I was that girl who fell in love in high school. I was only seventeen, while the boy was twenty-one. It was my senior year of high school and I was applying to colleges. I applied to a school in Vermont, St.Michael's College and a school in Virginia, Longwood University. Only applied to two schools and got into both! Honestly, I wanted to go to Tidewater Community College (TCC) or even Old Dominion University (ODU) to be with my boyfriend at the time, but my mom wouldn't allow me and since she was paying for college, I kinda had to obey her rules. So, the next closest school I could go to was Longwood University, only 3 1/2 hours away from my hometown, Virginia Beach.
Of course, I didn't get the real college experience while I attended Longwood University. Every weekend I would pay $40 to hitch a ride back to my hometown. I would just come to see my boyfriend, who still lived at home, so I would stay with his parents. I never saw my own parents, just him when I traveled home. I thought he was my everything. So since I didn't get that college experience I became depressed at school, although excelling at education, the social aspect I was dwelling. I would sit in the dorm room all day and night by myself. The only time I would leave my dorm room is when I had class, or when I left to go see my boyfriend. I was miserable and wasn't happy at all. My mom finally let me transfer my sophomore year to ODU so I could be close to home, but also so I could be with my boyfriend. My mom wasn't happy about it at first, but she just wanted me happy, so she supported me.
After I transferred to ODU, everything was wonderful! I moved in with my boyfriend, who finally got an apartment with friends. Then I got a part-time job near where we lived so I could get some money and have time for school as well. And let me tell you, I had more time for school than ever before; it was like I was reliving my journey at Longwood University, even though I was with my boyfriend this time. Overtime, I was just going to ODU for education and was lacking the social aspect again for this boy who only wanted me to be with him, who didn't support anything I was doing. He thought school was a joke and that he would make more money than I do without an education. He believed and valued things that I just didn't anymore, we became different and ultimately grew apart. It was hard because I transferred schools to be with him and then I found out that I couldn't be with him anymore because we weren't the same people that we both fell in love with.
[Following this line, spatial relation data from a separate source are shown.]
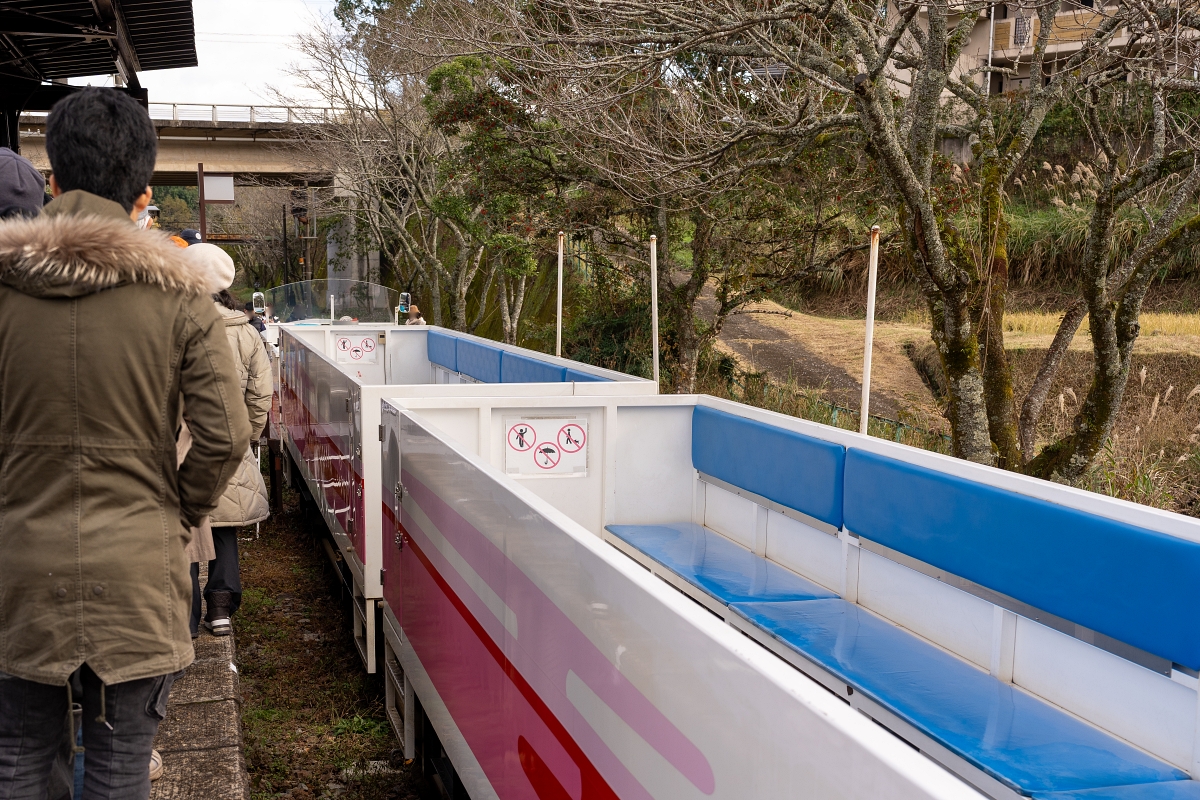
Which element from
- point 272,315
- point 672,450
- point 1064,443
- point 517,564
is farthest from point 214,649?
point 272,315

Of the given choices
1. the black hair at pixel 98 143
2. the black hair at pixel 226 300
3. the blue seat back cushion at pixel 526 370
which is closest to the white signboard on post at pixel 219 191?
the blue seat back cushion at pixel 526 370

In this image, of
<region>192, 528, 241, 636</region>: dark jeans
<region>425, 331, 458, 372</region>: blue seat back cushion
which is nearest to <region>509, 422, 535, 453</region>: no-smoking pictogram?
<region>192, 528, 241, 636</region>: dark jeans

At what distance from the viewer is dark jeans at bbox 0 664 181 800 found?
2.20m

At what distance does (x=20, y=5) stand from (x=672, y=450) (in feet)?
29.6

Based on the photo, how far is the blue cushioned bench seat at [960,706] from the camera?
2836mm

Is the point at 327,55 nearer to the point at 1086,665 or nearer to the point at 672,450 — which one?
the point at 672,450

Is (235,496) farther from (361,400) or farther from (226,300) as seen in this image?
(226,300)

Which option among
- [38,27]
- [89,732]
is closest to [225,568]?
[89,732]

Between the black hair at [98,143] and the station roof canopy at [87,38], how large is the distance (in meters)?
9.67

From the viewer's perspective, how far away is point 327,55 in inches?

After we broke it off, I started to focus on myself. I started doing things that I once loved doing. After consuming all my energy into this boy that I thought was my everything, I had to find myself again. It took time, but I couldn't be happier with the decisions I have made. I would never regret transferring schools because I love ODU and I have really made friends with amazing people there. Not only am I getting my education there, but I also have a social life that I never would have without transferring schools for a relationship. And hey, even though the relationship ended, it did turn out to be okay in the end.